The housing blocks of East Berlin were built to be known completely. They were designed on paper, reproduced from standardised drawings, assembled from prefabricated panels, and distributed across the city in configurations that varied as little as possible from one site to the next. The Plattenbau, as this type of construction is known, was the built form of a specific political conviction: that human domestic needs were uniform, that housing could be industrialised, that the plan was sufficient to produce the place.

To know the plan was to know the building. To know one building was to know all of them. That was the logic.

360° starts from a different premise. For each image in this series I photographed the same building from its four cardinal points and combined the results into a single layered photograph. The aim was not to produce a documentary record of what the building looks like from any particular direction. It was to ask what happens when you attempt to synthesise multiple photographic views of the same object into something that contains them all simultaneously.

What happens is this: the building becomes unrecognisable.

The composite image is not a building you could navigate. It is not a building you could construct or reproduce from drawings. The four views that should, in theory, describe the structure completely have instead produced something that corresponds to no real position in space, a building as it might exist in memory or dream, familiar in its components and illegible as a whole. The most documented, most standardised, most reproducible architecture of the twentieth century becomes, through this method, completely singular. Each composite image is unrepeatable. No two buildings produce the same result even when the buildings are, in every measurable sense, identical.
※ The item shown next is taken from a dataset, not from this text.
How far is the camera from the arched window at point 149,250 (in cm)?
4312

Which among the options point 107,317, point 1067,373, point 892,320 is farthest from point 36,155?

This seems to me the correct response to this particular architecture. The Plattenbau was built on the premise that a building could be fully known through its documentation. Bernd and Hilla Becher spent decades photographing industrial structures to show that systematic documentation reveals differences invisible to the casual eye. I was interested in the opposite question: what does systematic documentation fail to reveal? What does the building contain that the photograph, even four photographs, cannot reach?

The answer the composite images give is not a fact about these buildings specifically. It is a fact about photographic knowledge in general. We tend to treat the photograph as a form of access, a way of knowing a place we have not visited or cannot enter. What these images suggest is that photographic access is a particular kind of limitation masquerading as adequacy. Four views of a building from the outside tell you what its surfaces look like from four directions. They tell you nothing about what it is like to live inside, what the stairwells smell like in winter, what happens to light in the corridor at four in the afternoon, what the walls absorb over decades of habitation.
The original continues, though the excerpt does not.